◆ Assigned task
How do the lines below between the ones holding "family: Cricetidae" and "site SER_S13_H04.", inclusive, read? Give them again exactly, with no other lines.

◆ Extracted data
--- --- ---

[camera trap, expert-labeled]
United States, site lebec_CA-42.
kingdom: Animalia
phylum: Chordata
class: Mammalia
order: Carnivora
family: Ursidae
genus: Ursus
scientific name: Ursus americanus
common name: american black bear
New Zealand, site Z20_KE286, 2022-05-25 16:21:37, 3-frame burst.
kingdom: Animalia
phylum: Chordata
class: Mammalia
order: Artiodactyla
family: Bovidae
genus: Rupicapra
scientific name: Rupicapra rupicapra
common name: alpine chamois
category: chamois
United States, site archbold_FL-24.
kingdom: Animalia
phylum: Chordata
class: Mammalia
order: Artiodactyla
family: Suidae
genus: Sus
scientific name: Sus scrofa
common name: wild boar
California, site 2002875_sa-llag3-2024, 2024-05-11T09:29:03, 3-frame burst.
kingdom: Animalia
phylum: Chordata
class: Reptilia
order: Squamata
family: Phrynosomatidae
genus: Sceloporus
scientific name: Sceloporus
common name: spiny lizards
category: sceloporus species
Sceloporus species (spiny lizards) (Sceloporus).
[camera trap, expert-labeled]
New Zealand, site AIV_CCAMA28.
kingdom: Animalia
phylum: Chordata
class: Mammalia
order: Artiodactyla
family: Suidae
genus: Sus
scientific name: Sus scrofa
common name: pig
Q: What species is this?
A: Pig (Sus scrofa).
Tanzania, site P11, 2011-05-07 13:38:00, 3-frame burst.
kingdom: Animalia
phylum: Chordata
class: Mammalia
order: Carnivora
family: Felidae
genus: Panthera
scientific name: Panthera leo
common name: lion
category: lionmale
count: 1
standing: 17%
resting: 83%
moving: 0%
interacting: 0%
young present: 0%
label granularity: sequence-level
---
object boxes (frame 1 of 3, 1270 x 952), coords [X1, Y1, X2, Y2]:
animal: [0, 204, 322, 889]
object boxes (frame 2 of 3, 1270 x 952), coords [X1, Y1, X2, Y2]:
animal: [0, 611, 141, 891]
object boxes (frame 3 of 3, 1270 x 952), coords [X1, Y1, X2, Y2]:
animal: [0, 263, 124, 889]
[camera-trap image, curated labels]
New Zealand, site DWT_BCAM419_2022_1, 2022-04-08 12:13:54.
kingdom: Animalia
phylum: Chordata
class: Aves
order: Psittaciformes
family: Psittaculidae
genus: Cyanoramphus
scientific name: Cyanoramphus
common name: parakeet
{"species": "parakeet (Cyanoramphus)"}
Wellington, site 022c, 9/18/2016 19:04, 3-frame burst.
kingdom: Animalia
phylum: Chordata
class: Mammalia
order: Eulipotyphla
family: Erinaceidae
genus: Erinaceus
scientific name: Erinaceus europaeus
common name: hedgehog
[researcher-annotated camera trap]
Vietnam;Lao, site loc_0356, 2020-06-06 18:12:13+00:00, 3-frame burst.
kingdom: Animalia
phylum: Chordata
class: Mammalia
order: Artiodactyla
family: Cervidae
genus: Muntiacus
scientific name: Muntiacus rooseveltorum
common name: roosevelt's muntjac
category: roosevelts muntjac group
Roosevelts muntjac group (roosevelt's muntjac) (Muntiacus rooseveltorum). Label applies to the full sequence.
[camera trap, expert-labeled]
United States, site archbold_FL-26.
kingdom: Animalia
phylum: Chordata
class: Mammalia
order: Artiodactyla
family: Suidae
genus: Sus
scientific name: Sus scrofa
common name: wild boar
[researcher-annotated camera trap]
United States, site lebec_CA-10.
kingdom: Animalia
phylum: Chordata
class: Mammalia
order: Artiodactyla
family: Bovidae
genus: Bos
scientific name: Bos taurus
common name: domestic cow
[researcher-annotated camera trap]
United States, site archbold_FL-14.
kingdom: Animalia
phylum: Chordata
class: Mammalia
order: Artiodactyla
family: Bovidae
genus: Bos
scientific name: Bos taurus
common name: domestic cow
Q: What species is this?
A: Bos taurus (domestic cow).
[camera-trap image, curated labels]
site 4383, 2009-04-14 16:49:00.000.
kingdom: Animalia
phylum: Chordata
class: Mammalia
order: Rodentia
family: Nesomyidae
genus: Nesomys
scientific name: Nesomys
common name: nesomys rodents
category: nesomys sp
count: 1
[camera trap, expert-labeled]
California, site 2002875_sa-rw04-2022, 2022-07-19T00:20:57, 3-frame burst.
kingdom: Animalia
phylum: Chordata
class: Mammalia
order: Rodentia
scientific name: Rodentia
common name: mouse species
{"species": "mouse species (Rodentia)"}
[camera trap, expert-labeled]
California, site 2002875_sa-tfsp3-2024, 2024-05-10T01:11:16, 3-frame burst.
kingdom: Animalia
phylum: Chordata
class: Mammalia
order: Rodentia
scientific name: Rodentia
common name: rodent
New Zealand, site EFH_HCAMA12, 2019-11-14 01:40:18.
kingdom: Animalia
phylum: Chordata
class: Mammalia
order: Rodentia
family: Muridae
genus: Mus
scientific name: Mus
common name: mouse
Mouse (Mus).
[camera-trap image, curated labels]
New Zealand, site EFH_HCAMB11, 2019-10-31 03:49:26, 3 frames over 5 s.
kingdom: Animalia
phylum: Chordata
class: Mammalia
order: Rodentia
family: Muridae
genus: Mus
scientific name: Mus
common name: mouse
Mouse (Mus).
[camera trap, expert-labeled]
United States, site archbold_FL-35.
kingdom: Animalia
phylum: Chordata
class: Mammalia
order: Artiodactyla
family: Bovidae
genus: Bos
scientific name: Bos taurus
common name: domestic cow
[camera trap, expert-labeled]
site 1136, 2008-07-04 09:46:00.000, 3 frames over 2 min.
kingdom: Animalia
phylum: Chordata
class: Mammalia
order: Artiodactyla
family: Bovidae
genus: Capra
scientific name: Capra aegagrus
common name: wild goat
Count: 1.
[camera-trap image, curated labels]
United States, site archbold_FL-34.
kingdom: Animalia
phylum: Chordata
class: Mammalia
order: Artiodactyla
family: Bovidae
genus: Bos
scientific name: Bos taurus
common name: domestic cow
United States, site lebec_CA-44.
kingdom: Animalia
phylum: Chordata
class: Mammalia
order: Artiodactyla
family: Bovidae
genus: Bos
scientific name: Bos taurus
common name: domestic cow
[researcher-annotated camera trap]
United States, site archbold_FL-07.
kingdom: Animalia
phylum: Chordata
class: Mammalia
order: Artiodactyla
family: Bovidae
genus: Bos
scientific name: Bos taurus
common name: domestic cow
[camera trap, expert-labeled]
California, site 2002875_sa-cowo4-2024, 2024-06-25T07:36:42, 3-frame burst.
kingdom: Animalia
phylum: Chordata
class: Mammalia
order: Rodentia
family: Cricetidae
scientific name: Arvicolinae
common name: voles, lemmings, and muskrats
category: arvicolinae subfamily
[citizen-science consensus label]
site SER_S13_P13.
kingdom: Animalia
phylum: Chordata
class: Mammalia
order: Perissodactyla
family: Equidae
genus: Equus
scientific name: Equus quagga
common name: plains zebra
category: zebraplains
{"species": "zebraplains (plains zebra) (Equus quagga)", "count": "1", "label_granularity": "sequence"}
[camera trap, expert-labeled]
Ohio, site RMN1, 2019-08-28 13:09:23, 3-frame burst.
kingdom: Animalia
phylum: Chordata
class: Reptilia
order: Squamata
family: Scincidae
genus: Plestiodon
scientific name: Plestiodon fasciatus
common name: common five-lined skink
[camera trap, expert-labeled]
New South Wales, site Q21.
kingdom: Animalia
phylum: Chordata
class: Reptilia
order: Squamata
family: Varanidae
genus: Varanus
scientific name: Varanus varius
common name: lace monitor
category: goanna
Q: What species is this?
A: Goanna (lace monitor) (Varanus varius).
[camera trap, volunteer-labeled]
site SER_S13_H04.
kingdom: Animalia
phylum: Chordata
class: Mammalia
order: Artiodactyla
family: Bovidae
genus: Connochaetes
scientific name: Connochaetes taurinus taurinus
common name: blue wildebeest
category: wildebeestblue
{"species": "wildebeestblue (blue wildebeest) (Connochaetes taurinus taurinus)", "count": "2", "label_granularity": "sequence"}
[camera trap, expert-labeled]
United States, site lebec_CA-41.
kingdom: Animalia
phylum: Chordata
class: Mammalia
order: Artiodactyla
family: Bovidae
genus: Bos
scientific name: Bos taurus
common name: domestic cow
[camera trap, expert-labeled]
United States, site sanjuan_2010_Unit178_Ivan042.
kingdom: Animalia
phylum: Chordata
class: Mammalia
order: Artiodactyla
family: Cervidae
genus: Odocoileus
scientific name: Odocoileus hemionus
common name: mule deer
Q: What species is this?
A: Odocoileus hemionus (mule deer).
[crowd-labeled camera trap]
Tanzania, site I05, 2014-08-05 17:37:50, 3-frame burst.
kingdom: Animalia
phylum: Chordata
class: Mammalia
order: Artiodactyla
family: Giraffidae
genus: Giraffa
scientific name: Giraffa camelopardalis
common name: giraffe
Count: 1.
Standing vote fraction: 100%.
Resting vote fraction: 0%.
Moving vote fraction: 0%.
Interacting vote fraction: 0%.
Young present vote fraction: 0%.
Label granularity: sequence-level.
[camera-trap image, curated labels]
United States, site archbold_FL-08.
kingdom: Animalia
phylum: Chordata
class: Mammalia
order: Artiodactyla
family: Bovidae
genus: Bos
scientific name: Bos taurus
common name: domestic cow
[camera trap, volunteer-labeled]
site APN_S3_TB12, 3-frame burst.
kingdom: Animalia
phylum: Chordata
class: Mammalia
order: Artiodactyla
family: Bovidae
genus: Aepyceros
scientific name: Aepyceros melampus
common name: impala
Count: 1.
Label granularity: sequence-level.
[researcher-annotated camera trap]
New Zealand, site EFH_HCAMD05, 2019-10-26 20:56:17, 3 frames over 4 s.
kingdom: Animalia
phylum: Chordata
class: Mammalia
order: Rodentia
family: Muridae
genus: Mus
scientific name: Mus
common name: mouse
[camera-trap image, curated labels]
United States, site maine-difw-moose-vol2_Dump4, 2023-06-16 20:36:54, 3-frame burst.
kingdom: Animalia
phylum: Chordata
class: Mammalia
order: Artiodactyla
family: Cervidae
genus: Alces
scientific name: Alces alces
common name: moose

--- --- ---

◆ Task answer
family: Cricetidae
scientific name: Arvicolinae
common name: voles, lemmings, and muskrats
category: arvicolinae subfamily
[citizen-science consensus label]
site SER_S13_P13.
kingdom: Animalia
phylum: Chordata
class: Mammalia
order: Perissodactyla
family: Equidae
genus: Equus
scientific name: Equus quagga
common name: plains zebra
category: zebraplains
{"species": "zebraplains (plains zebra) (Equus quagga)", "count": "1", "label_granularity": "sequence"}
[camera trap, expert-labeled]
Ohio, site RMN1, 2019-08-28 13:09:23, 3-frame burst.
kingdom: Animalia
phylum: Chordata
class: Reptilia
order: Squamata
family: Scincidae
genus: Plestiodon
scientific name: Plestiodon fasciatus
common name: common five-lined skink
[camera trap, expert-labeled]
New South Wales, site Q21.
kingdom: Animalia
phylum: Chordata
class: Reptilia
order: Squamata
family: Varanidae
genus: Varanus
scientific name: Varanus varius
common name: lace monitor
category: goanna
Q: What species is this?
A: Goanna (lace monitor) (Varanus varius).
[camera trap, volunteer-labeled]
site SER_S13_H04.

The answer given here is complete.